Author | : Leo P. Chall |
Publisher | : |
Total Pages | : 714 |
Release | : 2004 |
Genre | : Online databases |
ISBN | : |
Download Sociological Abstracts Book in PDF, ePub and Kindle
CSA Sociological Abstracts abstracts and indexes the international literature in sociology and related disciplines in the social and behavioral sciences. The database provides abstracts of journal articles and citations to book reviews drawn from over 1,800+ serials publications, and also provides abstracts of books, book chapters, dissertations, and conference papers.

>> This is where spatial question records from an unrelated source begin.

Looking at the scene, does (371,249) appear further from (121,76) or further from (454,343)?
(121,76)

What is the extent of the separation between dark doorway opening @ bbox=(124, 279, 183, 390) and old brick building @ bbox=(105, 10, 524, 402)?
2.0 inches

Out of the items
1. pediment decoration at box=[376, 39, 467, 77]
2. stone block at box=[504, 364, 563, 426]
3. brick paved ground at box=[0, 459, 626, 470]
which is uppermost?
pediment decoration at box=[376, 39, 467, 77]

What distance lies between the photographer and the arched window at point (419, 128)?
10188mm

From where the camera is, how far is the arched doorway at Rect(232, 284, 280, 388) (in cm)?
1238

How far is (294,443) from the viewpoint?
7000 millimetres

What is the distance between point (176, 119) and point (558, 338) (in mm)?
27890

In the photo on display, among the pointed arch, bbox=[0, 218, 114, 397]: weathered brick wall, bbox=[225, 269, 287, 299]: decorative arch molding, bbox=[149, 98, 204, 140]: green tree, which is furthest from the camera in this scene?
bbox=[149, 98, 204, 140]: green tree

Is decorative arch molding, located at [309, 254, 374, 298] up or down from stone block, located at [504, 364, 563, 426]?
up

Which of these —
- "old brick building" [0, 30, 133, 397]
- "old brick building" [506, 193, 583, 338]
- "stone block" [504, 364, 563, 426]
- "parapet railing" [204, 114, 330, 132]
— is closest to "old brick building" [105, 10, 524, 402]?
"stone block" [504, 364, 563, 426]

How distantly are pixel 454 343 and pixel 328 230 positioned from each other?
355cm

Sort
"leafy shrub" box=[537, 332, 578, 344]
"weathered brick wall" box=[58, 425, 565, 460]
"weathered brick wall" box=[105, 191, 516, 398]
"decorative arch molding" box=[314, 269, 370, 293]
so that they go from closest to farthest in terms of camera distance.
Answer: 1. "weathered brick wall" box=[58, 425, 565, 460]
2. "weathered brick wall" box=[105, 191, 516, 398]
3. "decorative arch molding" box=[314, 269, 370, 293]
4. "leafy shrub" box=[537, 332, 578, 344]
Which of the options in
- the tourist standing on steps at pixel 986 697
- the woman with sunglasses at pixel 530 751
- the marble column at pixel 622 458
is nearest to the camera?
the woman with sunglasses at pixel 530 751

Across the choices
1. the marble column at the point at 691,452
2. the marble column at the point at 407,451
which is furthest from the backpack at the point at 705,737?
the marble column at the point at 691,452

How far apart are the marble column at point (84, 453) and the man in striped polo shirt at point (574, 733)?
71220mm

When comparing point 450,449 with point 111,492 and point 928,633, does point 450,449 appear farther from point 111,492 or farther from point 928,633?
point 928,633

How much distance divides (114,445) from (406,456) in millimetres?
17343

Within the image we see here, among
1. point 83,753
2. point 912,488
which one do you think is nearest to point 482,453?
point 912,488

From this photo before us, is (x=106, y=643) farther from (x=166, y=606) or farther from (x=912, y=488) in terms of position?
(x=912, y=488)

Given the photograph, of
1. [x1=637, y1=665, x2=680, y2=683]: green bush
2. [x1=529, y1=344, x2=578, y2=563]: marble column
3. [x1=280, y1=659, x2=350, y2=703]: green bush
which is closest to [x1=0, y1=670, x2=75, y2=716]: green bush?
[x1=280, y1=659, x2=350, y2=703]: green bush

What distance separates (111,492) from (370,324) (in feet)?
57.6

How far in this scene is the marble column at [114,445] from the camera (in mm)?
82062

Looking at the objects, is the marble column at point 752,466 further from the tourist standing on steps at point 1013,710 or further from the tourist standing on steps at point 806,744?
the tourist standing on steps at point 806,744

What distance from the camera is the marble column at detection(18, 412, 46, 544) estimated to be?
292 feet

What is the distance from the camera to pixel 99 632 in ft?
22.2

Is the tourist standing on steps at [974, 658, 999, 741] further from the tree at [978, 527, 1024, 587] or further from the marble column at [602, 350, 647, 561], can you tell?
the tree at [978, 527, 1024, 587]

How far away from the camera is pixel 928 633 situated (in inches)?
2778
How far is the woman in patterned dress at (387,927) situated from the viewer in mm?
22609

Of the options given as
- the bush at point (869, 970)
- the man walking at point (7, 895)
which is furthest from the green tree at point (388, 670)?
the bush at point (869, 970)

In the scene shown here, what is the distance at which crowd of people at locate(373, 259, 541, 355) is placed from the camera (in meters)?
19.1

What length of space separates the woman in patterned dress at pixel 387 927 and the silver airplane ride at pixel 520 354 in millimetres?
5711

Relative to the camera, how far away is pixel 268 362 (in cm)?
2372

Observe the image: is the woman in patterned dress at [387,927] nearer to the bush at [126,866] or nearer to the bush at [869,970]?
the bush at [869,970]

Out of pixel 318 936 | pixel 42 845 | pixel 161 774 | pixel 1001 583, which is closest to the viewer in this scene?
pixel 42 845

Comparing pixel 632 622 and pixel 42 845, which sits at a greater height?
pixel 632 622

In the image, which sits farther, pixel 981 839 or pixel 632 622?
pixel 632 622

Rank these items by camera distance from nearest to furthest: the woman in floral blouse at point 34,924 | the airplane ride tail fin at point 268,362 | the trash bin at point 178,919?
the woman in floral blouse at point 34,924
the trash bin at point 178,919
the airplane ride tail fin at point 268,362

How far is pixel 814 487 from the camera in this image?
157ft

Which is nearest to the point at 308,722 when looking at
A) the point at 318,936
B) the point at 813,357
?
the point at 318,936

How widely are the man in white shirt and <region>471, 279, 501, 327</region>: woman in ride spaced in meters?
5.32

Author | : Ioana Cîrstocea |
Publisher | : Springer Nature |
Total Pages | : 419 |
Release | : 2022-09-20 |
Genre | : Social Science |
ISBN | : 3030978885 |
Download Learning Gender after the Cold War Book in PDF, ePub and Kindle
This book explores the role and place of feminist politics in the transformation of the former socialist world and points out the geopolitical mechanisms involved in the deployment of technocratic norms, expert discourses, activist repertoires and academic knowledge on women’s rights and gender equality in the 1990s-2000s. Based on an interdisciplinary approach and scrutinizing transnational flows of people, resources and ideas, the analysis brings together themes and spaces that have been disconnected in previous scholarship. It sheds light on the integration of feminist resources into contemporary governance through complex entanglements of international aid to democratization, “activism beyond borders” and systemic transformation of higher education.The book will be of interest to researchers and students of sociology, political science, gender studies, and East-European studies.
Author | : Paul Lichterman |
Publisher | : Cambridge University Press |
Total Pages | : 296 |
Release | : 1996-09-19 |
Genre | : Political Science |
ISBN | : 9780521483438 |
Download The Search for Political Community Book in PDF, ePub and Kindle
This book challenges the myth that Americans' emphasis on personal fulfilment necessarily weakens commitment to the common good. Drawing on extensive participant-observation with a variety of environmentalist groups, Paul Lichterman argues that individualism sometimes enhances public, political commitment and that a shared respect for individual inspiration enables activists with diverse political backgrounds to work together. This personalised culture of commitment has sustained activists working long-term for social change. The book contrasts 'personalised politics' in mainly white environmental groups with a more traditional, community-centred culture of commitment in an African-American group. The untraditional, personalised politics of many recent social movements invites us to rethink common understandings of commitment, community, and individualism in a post-traditional world.